El periodo se cierra con un auto de fe sangriento. Tras sus correspondientes Consejos de Guerra sumarísimos, el 27 de septiembre de 1975, un Franco moribundo, y su consejo de ministros, también por unanimidad (2), hacían fusilar a 5 militantes antifranquistas. Tres de ellos eran del FRAP: José Humberto Baena Alonso, de 25 años, José Luis Sánchez Bravo, de 21, y Ramón García Sanz, de 27. Otros dos, de ETA: Juan Paredes Manot, de 21 años, y Ángel Otaegui, de 33.

José Antonio Sáenz de Santamaría –padre de la actual vicepresidenta de gobierno, Soraya Sáenz de Santamaría–, entonces general jefe del Estado Mayor de la guardia civil, dirigió parte de los preparativos de esas ejecuciones.

Otro paralelismo: en ambos casos, la presión internacional aísla al Régimen. Por todo el mundo hay manifestaciones de condena, son retirados embajadores, hay peticiones oficiales –hasta papales– de indulto… Nada sirve.

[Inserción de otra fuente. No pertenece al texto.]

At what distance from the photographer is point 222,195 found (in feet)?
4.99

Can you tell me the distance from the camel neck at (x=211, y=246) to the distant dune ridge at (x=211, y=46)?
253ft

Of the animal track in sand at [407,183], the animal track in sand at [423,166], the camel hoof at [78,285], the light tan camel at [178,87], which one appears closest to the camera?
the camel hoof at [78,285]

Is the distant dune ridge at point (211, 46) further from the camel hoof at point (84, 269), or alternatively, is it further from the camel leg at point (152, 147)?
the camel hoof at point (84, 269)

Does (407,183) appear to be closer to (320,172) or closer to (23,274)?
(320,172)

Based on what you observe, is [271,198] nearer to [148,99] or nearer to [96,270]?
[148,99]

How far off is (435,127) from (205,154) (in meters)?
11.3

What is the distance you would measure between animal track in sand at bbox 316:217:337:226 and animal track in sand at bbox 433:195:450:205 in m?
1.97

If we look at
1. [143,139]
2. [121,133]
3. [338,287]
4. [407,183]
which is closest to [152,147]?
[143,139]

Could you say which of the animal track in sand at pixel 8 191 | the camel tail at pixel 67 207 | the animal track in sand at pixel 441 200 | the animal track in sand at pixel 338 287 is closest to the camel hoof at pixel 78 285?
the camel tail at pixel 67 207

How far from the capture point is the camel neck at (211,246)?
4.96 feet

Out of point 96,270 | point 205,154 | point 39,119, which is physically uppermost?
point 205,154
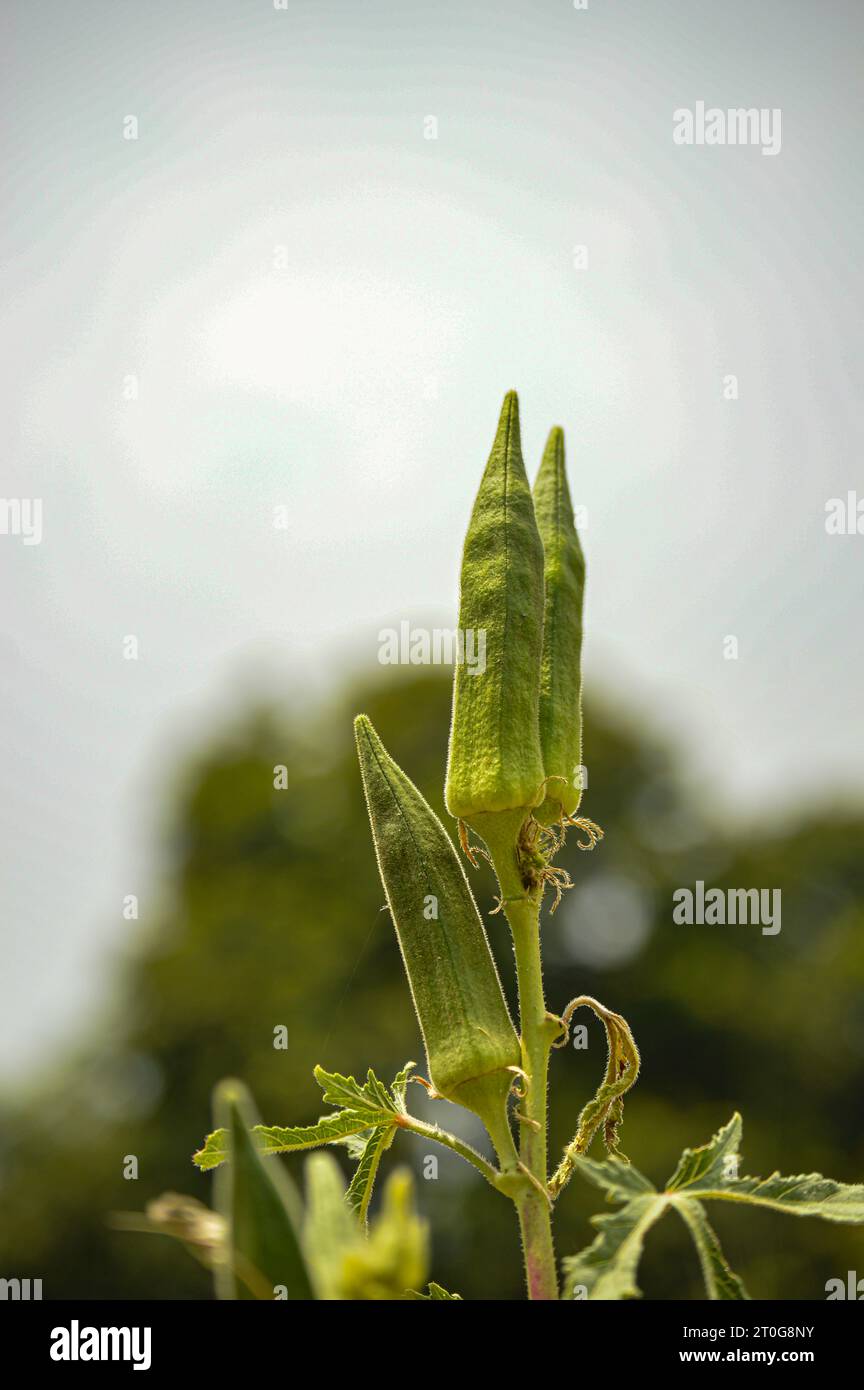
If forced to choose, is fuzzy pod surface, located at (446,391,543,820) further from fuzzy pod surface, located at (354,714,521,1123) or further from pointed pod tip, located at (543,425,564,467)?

Y el paralelismo básico: al principio y al fin de ese periodo confluían dos tendencias: la progresiva acumulación de luchas obreras y populares, y el agotamiento de un determinado modelo económico. En resumen, en ambos casos, se daba la necesidad de un cambio de ciclo que el franquismo, no ya Franco, quería controlar y dirigir a su conveniencia (aperturismo/Transición). Y lo hacía, también en ambos casos, incorporando nuevos gestores al sistema y golpeando, a muerte y con idénticos métodos, a la izquierda que le cuestionaba o podía llegar a cuestionarle. A fines del mismo año 1963 en que fueron asesinados Granados, Delgado y Grimau era aprobado el I Plan de Desarrollo (1964-1967). Entre estos asesinatos y la Ley de Prensa de Fraga (1966) transcurre el mismo tiempo –tres años– que entre los fusilamientos de 1975 y la aprobación de la Constitución monárquica (1978).

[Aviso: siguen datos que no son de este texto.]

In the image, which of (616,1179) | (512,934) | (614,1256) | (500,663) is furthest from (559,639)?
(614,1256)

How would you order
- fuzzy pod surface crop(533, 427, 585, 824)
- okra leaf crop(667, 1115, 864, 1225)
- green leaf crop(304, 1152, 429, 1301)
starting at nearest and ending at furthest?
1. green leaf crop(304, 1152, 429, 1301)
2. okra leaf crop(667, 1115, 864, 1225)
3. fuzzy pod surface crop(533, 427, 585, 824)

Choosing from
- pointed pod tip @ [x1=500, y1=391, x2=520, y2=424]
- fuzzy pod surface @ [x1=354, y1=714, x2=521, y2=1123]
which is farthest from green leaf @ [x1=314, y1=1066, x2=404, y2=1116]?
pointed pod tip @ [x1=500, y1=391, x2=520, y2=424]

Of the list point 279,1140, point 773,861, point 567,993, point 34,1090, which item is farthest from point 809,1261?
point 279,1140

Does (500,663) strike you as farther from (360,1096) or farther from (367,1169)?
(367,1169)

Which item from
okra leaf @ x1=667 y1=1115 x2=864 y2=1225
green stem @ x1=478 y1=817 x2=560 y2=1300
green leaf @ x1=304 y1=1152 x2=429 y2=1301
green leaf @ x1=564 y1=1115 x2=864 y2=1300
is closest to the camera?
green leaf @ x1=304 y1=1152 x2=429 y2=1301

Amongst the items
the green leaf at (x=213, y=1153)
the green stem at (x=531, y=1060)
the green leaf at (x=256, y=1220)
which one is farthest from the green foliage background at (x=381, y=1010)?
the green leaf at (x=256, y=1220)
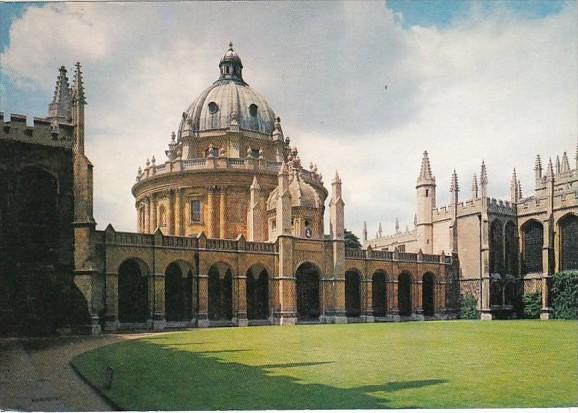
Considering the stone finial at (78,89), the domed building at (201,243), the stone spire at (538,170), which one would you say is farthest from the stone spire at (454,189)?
the stone finial at (78,89)

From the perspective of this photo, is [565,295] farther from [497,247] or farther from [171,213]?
[171,213]

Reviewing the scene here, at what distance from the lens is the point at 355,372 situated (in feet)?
48.0

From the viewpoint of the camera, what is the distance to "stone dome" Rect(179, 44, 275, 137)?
51719mm

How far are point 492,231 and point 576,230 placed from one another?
6.65 meters

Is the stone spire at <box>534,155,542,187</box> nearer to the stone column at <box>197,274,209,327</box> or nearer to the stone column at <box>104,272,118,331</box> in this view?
the stone column at <box>197,274,209,327</box>

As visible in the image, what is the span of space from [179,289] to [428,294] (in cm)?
2355

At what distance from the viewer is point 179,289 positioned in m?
37.2

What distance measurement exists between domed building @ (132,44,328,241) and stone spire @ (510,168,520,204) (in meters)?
17.6

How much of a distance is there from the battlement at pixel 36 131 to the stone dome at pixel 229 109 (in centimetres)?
2485

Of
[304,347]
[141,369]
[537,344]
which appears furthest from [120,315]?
[537,344]

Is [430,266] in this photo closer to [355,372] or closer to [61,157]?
[61,157]

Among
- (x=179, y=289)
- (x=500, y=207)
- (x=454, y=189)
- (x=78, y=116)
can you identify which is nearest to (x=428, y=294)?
(x=454, y=189)

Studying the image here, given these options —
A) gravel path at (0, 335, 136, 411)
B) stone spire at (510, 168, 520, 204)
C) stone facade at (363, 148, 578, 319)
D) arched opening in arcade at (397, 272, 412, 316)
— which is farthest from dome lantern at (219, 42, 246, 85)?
gravel path at (0, 335, 136, 411)

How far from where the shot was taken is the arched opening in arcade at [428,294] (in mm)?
50406
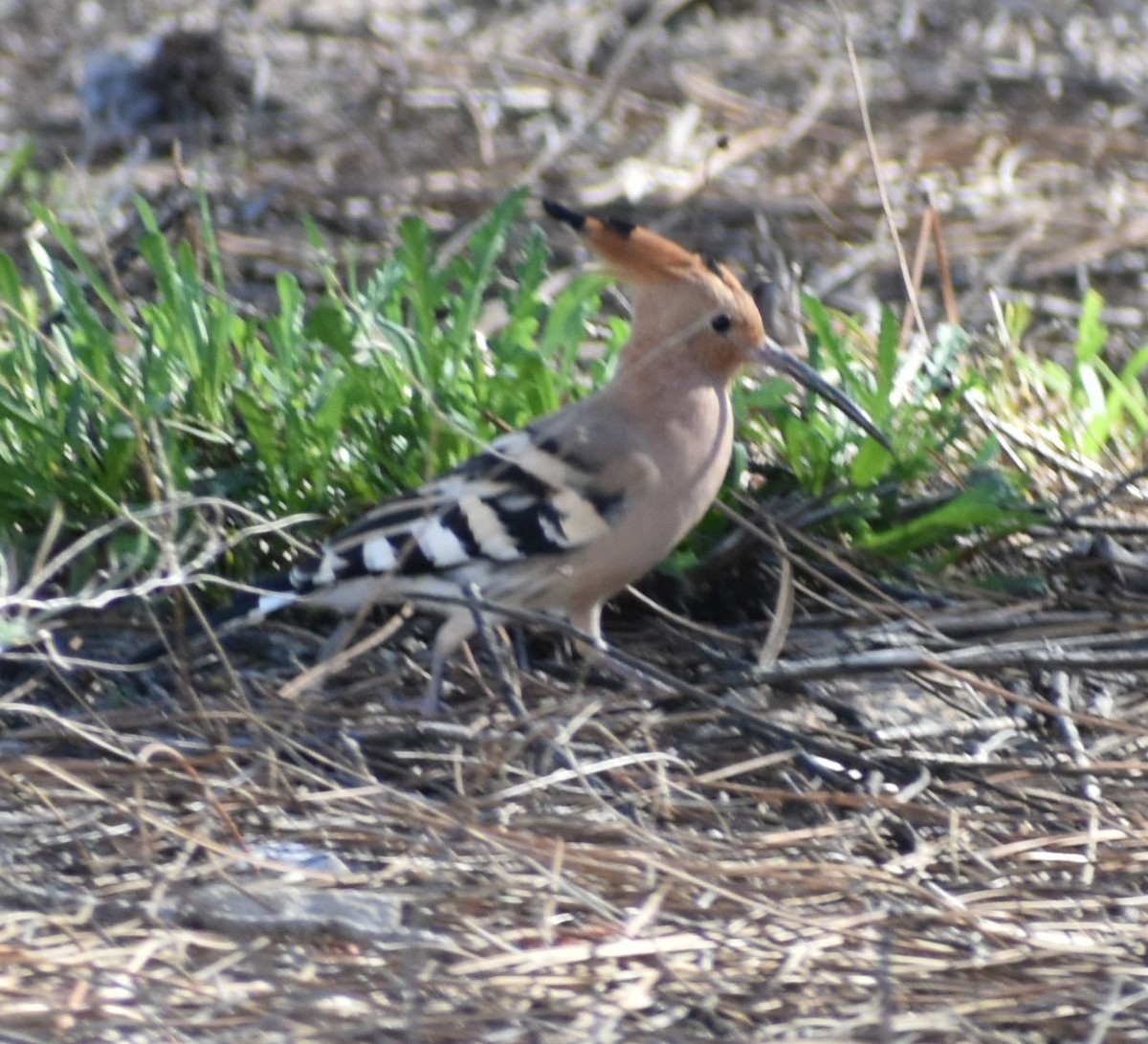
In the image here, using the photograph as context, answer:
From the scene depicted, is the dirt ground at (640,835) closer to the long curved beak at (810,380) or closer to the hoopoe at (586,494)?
the hoopoe at (586,494)

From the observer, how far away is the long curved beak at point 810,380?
9.57 ft

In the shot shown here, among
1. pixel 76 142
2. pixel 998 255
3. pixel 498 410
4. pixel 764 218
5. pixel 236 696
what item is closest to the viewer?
pixel 236 696

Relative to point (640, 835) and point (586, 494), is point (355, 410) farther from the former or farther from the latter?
point (640, 835)

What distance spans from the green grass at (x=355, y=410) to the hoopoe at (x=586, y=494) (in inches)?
5.6

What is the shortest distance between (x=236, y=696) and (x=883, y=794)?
2.81 ft

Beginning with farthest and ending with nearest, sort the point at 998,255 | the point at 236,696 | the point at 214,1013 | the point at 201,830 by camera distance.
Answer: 1. the point at 998,255
2. the point at 236,696
3. the point at 201,830
4. the point at 214,1013

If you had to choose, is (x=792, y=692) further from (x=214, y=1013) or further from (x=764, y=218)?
(x=764, y=218)

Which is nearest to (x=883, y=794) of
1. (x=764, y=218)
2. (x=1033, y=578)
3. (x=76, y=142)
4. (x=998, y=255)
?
(x=1033, y=578)

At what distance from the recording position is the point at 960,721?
100 inches

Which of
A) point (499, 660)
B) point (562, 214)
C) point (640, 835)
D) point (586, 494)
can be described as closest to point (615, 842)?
point (640, 835)

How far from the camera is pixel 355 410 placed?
117 inches

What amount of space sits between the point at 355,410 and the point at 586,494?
45 centimetres

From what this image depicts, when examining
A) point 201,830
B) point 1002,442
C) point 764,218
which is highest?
point 764,218

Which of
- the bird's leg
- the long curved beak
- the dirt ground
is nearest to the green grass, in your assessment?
the long curved beak
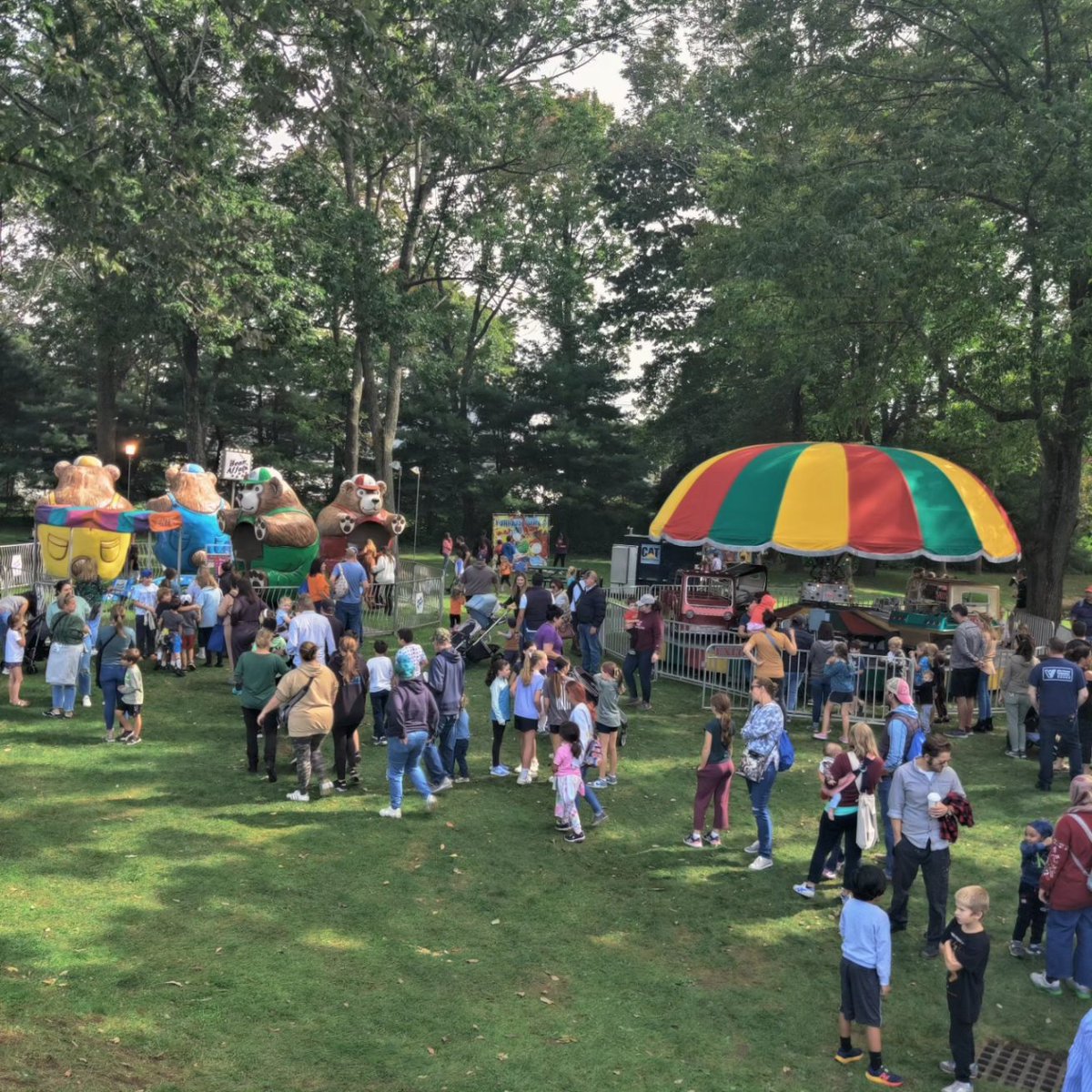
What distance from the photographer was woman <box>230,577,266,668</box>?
1289 centimetres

Cuatro días después de los fusilamientos, el 1 de Octubre de 1975, Franco y el entonces príncipe Juan Carlos presiden, desde el balcón del Palacio de Oriente, una concentración de reafirmación fascista. La Transición que se inicia tras la muerte del dictador consiste, entre otras cosas, en hacer olvidar que Juan Carlos estaba allí. Y que había sido designado por su acompañante en aquel balcón, y que había jurado los principios del Movimiento Nacional. Y hacer olvidar también que se había torturado y asesinado, y los nombres de los que habían torturado y asesinado, y de los que habían orquestado y presidido simulacros de juicio para avalar condenas preestablecidas… Y la ilegitimidad radical de esas condenas. Y la ilegitimidad radical del Régimen de Franco y de su sucesor en la Jefatura del Estado.

 

(1) Grimau fue brutalmente torturado en la DGS y arrojado por la ventana desde una segunda planta, con las manos esposadas. El entonces ministro de Información y Turismo, Manuel Fraga Iribarne, declaró que el detenido había recibido un trato exquisito por parte de la Policía, y que se había arrojado desde la ventana por voluntad propia.

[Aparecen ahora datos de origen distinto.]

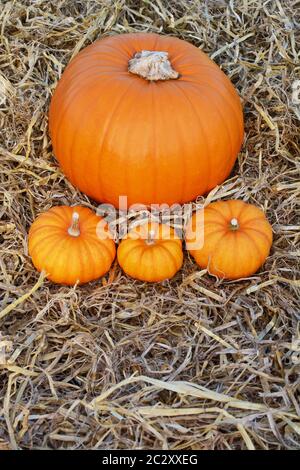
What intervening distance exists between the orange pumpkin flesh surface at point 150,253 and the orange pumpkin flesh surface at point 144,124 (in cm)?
23

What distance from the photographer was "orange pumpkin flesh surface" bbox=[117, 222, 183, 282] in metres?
3.10

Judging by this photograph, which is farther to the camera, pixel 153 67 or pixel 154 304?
pixel 153 67

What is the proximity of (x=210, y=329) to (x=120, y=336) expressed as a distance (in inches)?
16.3

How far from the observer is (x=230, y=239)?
3.13 metres

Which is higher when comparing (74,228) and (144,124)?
(144,124)

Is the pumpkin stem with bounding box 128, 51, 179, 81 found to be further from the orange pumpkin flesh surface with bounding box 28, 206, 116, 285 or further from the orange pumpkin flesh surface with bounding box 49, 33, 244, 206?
the orange pumpkin flesh surface with bounding box 28, 206, 116, 285

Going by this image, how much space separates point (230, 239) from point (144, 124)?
0.69m

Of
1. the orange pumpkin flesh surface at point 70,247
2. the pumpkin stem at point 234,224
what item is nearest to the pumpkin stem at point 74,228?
the orange pumpkin flesh surface at point 70,247

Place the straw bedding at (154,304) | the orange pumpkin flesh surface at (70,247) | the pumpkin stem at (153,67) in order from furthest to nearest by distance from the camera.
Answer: the pumpkin stem at (153,67)
the orange pumpkin flesh surface at (70,247)
the straw bedding at (154,304)

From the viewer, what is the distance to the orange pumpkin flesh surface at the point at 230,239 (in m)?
3.12

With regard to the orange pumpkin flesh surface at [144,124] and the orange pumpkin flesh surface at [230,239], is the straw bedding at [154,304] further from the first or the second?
the orange pumpkin flesh surface at [144,124]

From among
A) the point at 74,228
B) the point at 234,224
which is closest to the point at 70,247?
the point at 74,228

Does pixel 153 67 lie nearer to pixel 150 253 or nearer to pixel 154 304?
pixel 150 253

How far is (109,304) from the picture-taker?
10.3 feet
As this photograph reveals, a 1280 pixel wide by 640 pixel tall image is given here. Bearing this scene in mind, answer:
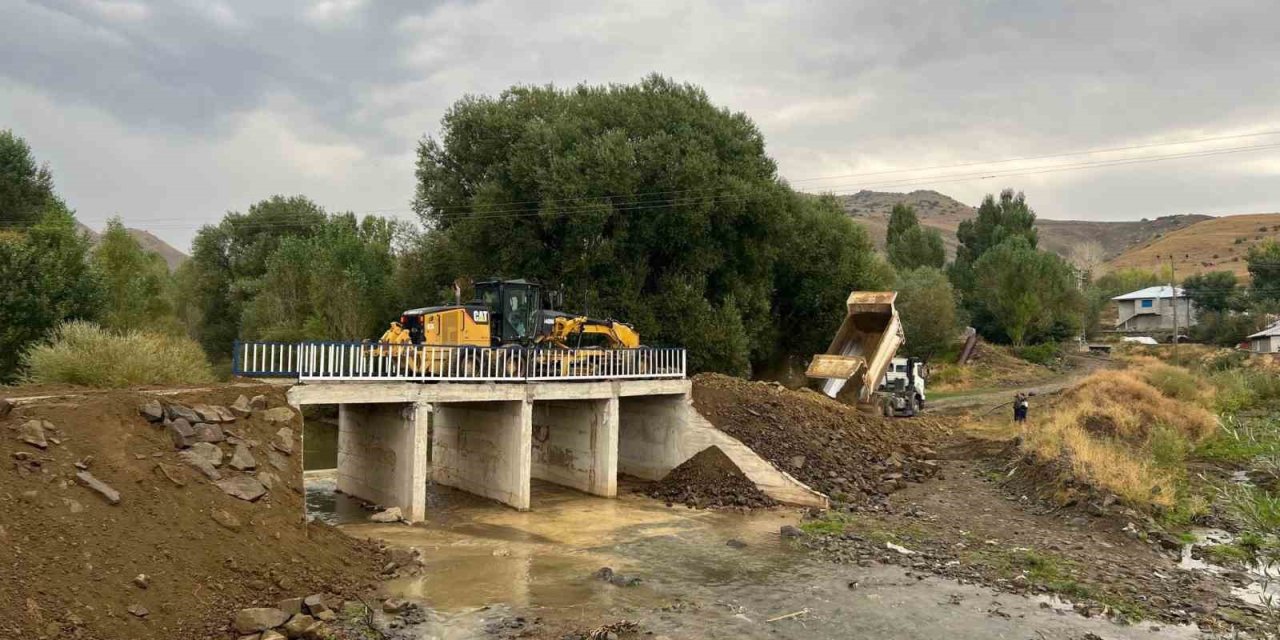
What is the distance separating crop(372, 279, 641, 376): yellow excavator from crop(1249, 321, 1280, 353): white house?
176 feet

(2) Buena parte de ellos continuaron su actividad política, sobre todo en Alianza Popular y en el Partido Popular. Un caso curioso es el de Fernando Suárez González, ministro de Trabajo y Vicepresidente de Gobierno en 1975. En relación a aquellas sentencias dice: “Era muy difícil no aplicarlas porque era un momento en el que a Carlos Arias lo acusaban de debilidad. Y hubo cinco ejecuciones, las últimas en España (…) Yo no estaba de acuerdo, eso lo sabe todo el mundo; no soy partidario de la pena de muerte. Entonces el problema era si dimites o no dimites.». Y no dimitió. Con esos precedentes, fue nombrado miembro de la Real Academia de Ciencias Morales y Políticas en 2007.